Reproduce the lines below word for word, leaving out the pictures.

====

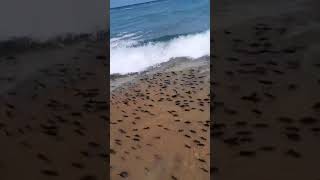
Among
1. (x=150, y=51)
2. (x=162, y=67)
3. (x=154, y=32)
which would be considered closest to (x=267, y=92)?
(x=162, y=67)

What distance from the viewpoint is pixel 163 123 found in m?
2.31

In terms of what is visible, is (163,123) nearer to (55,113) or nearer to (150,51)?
(55,113)

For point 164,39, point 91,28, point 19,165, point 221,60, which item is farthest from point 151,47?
point 19,165

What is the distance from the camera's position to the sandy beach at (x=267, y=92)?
178cm

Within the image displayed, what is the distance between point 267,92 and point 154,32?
5.25 feet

====

● **RESPONSE FOR THIS EXERCISE**:
Among
1. (x=150, y=51)
2. (x=162, y=67)
3. (x=154, y=32)
which would be considered closest to (x=267, y=92)?
(x=162, y=67)

What distance from the viewpoint is pixel 163 123 found in m?
2.31

In terms of what is visible, is (163,123) nearer to (55,113) or nearer to (150,51)?
(55,113)

For point 164,39, point 91,28, point 19,165, point 221,60, which item is farthest from point 151,47?
point 19,165

What is the distance from the camera's position to the sandy beach at (x=267, y=92)?
178cm

Within the image displayed, what is the distance between point 267,92 and point 154,32?
5.25 feet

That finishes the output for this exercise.